I tend to lean towards them being snake oil. A lot of process and ritual around using them, but for what?
I don't think the models themselves are a good fit for the way these frameworks are being used. It probably goes against their training.
Now we try to poison the context with lots of (for my actual task at hand) useless information so that the model can conform to my superficial song-and-dance process? This seems backwards.
I would argue that we need less context poisoning with useless information. Give the model the most precise information for the actual work to be done and iterate upon that. The song and dance process should happen outside of the context constrained agent.
I see one mention brownfield development. Has anyone with experience using these frameworks fired up Claude Code on enterprise software and had confident results? I have unchecked access to Claude Code at work and based on personal agentic coding I’m sure they do aid it. I have decent but not consistent results with my own “system” in our code base. At least until the front end UI components are involved even with Playwright. But I’m curious — how much litter is left behind? How is your coworker tolerance? How large are your pull requests? What is your inference cost? How do these manage parallel?
The README documentation for many have a mix of fevered infomercial, system specific jargon, emoji splatter and someone’s dad’s very specific toolbox organization approach only he understands. Some feel like they’re setting the stage to sell something…trademarked!? Won’t Anthropic and others just incorporate the best of the bunch into their CLI tools in time?
Outside of work I’ve regularly used a reasoning model to produce a ten page spec, wired my project with strictest lint, type check, formatter, hooks, instruct it to check off as it goes and do red green TDD. I can tell gpt-5 in Cursor to “go”, occasionally nudge to stay on task and “ok next” then I’ll end up with what I wanted in time plus gold plating. The last one was a CLI tool for my agent to invoke and track their own work. Anyone with the same tools can just roll their own.

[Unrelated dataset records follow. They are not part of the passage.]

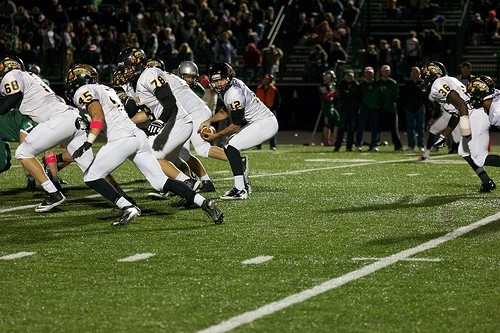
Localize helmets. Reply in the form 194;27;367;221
65;63;99;95
108;46;166;87
419;61;447;94
466;74;496;109
208;61;236;95
178;61;199;82
24;63;41;75
0;55;25;78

For my money it's by far the best Claude Code compliment.
Why recycle full history into every future turn until you run out of context window?
Perhaps letting agent manage its own context while knowing what an effective context and the harm or going over context or smartly making that tradeoff, it can navigate the tasks better?
---
link: http://www.incompleteideas.net/IncIdeas/BitterLesson.html
On difference is that we have less control of the context to add/remove things per task necessary.
Let me stop you right there. Are you seriously talking about predictable when talking about a non-deterministic black box over which you have no control?